---------- Exercise inputs

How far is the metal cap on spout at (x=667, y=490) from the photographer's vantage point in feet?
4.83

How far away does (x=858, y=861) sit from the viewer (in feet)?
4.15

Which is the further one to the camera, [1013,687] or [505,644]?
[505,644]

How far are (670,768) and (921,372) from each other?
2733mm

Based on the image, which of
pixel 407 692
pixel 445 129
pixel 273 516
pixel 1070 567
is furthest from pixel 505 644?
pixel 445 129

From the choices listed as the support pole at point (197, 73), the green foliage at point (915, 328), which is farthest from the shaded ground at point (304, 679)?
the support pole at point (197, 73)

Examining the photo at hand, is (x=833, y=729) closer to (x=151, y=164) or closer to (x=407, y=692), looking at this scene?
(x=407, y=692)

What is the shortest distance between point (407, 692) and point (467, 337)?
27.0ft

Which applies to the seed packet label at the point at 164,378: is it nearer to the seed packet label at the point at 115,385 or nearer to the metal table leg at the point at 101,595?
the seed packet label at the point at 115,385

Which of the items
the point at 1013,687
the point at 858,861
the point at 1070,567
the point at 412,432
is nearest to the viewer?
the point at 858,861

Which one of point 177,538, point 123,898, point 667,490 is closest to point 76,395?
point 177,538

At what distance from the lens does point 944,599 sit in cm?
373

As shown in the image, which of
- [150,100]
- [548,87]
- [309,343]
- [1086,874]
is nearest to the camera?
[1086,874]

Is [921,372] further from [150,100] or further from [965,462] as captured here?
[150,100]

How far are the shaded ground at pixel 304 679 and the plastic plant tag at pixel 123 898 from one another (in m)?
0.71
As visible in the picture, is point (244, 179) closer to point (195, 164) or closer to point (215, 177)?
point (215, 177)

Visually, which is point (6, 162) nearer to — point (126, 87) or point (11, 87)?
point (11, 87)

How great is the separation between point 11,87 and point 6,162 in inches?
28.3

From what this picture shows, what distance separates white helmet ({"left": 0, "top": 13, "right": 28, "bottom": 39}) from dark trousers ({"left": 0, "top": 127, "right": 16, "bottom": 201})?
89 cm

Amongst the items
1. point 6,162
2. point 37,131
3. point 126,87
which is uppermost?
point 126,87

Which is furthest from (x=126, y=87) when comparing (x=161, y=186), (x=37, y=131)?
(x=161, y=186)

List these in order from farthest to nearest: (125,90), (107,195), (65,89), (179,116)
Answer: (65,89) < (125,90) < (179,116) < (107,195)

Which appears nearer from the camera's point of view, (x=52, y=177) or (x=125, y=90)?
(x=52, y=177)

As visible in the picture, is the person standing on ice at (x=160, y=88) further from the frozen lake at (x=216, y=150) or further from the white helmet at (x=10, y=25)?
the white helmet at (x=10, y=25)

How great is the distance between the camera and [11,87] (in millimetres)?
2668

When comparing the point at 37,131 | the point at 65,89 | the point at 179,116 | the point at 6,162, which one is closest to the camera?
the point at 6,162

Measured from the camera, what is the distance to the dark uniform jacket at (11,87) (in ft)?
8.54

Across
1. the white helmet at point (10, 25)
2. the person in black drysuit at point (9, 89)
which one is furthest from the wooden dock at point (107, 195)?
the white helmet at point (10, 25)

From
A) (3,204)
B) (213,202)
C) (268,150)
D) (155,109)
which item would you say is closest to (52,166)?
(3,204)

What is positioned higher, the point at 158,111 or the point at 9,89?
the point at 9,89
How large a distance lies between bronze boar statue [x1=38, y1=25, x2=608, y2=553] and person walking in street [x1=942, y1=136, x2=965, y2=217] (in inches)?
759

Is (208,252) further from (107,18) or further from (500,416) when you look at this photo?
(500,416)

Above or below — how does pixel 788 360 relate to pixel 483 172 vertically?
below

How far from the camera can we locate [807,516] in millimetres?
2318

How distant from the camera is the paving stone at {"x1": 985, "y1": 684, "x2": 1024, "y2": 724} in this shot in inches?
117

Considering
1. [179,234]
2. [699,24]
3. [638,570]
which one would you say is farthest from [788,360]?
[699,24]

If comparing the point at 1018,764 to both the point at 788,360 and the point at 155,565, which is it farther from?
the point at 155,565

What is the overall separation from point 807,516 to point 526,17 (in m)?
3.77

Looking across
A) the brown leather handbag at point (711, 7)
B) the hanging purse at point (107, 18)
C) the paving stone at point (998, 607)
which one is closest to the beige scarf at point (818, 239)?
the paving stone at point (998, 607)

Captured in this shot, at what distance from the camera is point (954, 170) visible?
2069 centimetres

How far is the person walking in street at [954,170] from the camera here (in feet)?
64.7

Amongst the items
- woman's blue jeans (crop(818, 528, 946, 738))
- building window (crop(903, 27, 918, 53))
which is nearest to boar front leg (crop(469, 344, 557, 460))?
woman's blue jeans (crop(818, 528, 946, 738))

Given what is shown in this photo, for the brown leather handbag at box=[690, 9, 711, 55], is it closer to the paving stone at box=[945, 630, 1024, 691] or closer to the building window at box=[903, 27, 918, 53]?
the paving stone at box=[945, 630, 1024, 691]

--------------------

Write out every record shown above, word for word.

How far is the metal cap on spout at (x=667, y=490) from the photographer's vantage point in feet?
4.83

How far away does (x=858, y=861) sit from the viewer (in feet)?
4.15

Which is the further one to the camera, [1013,687] or [505,644]?
[505,644]

How far are (670,768) and (921,372) from each other?
2733mm

Based on the image, which of
pixel 407 692
pixel 445 129
pixel 273 516
pixel 1070 567
is furthest from pixel 505 644?
pixel 445 129

From the choices listed as the support pole at point (197, 73), the green foliage at point (915, 328), which is farthest from the shaded ground at point (304, 679)?
the support pole at point (197, 73)

Examining the photo at hand, is (x=833, y=729) closer to (x=151, y=164) or closer to (x=407, y=692), looking at this scene?
(x=407, y=692)

What is the shortest distance between point (407, 692) and point (467, 337)?
27.0ft

Which applies to the seed packet label at the point at 164,378: is it nearer to the seed packet label at the point at 115,385 or nearer to the metal table leg at the point at 101,595?
the seed packet label at the point at 115,385

Which of the items
the point at 1013,687
the point at 858,861
the point at 1070,567
the point at 412,432
is nearest to the viewer?
the point at 858,861

Which one of point 177,538, point 123,898, point 667,490 is closest to point 76,395?
point 177,538

At what distance from the lens does point 944,599 sit in cm?
373

As shown in the image, which of
- [150,100]
- [548,87]
- [309,343]
- [1086,874]
is nearest to the camera?
[1086,874]

Is [921,372] further from [150,100] or further from [965,462] as captured here?
[150,100]

How far are the shaded ground at pixel 304 679 and the plastic plant tag at pixel 123 898 from one another (in m)?
0.71
As visible in the picture, is point (244, 179) closer to point (195, 164) or closer to point (215, 177)?
point (215, 177)

Visually, which is point (6, 162) nearer to — point (126, 87) or point (11, 87)?
point (11, 87)

How great is the separation between point 11,87 and point 6,162 in inches?
28.3

From what this picture shows, what distance separates white helmet ({"left": 0, "top": 13, "right": 28, "bottom": 39}) from dark trousers ({"left": 0, "top": 127, "right": 16, "bottom": 201})?
89 cm

Amongst the items
1. point 6,162
2. point 37,131
3. point 126,87
which is uppermost?
point 126,87

Which is furthest from (x=126, y=87) when comparing (x=161, y=186), (x=37, y=131)?
(x=161, y=186)

List these in order from farthest to nearest: (125,90), (107,195), (65,89), (179,116)
Answer: (65,89) < (125,90) < (179,116) < (107,195)

Which appears nearer from the camera's point of view, (x=52, y=177) or (x=125, y=90)?
(x=52, y=177)

As visible in the picture, is the person standing on ice at (x=160, y=88) further from the frozen lake at (x=216, y=150) or further from the white helmet at (x=10, y=25)?
the white helmet at (x=10, y=25)

How great is the distance between the camera and [11,87] (in millimetres)?
2668

When comparing the point at 37,131 | the point at 65,89 | the point at 179,116 | the point at 6,162, which one is closest to the camera?
the point at 6,162

Measured from the camera, what is the distance to the dark uniform jacket at (11,87) (in ft)?
8.54

Across
1. the white helmet at point (10, 25)
2. the person in black drysuit at point (9, 89)
which one is furthest from the wooden dock at point (107, 195)?
the white helmet at point (10, 25)

From
A) (3,204)
B) (213,202)
C) (268,150)
D) (155,109)
which item would you say is closest to (52,166)?
(3,204)

What is positioned higher, the point at 158,111 or the point at 9,89?
the point at 9,89
How large a distance lies between bronze boar statue [x1=38, y1=25, x2=608, y2=553] and person walking in street [x1=942, y1=136, x2=965, y2=217] (in inches)?
759

Is (208,252) further from (107,18) or further from (500,416) when you look at this photo?
(500,416)

Above or below — how does pixel 788 360 relate to pixel 483 172 vertically?
below

How far from the camera can we locate [807,516] in millimetres?
2318

How distant from the camera is the paving stone at {"x1": 985, "y1": 684, "x2": 1024, "y2": 724} in this shot in inches?
117

Considering
1. [179,234]
2. [699,24]
3. [638,570]
which one would you say is farthest from [788,360]?
[699,24]

If comparing the point at 1018,764 to both the point at 788,360 and the point at 155,565, which is it farther from?
the point at 155,565

What is the overall separation from point 807,516 to point 526,17 (in m)?
3.77

Looking across
A) the brown leather handbag at point (711, 7)
B) the hanging purse at point (107, 18)
C) the paving stone at point (998, 607)
which one is closest to the beige scarf at point (818, 239)?
the paving stone at point (998, 607)

Captured in this shot, at what distance from the camera is point (954, 170) visible?
2069 centimetres

How far is the person walking in street at [954,170] from the camera here (in feet)?
64.7

Amongst the items
- woman's blue jeans (crop(818, 528, 946, 738))
- building window (crop(903, 27, 918, 53))
which is nearest to boar front leg (crop(469, 344, 557, 460))?
woman's blue jeans (crop(818, 528, 946, 738))

Given what is shown in this photo, for the brown leather handbag at box=[690, 9, 711, 55], is it closer to the paving stone at box=[945, 630, 1024, 691] or closer to the building window at box=[903, 27, 918, 53]?
the paving stone at box=[945, 630, 1024, 691]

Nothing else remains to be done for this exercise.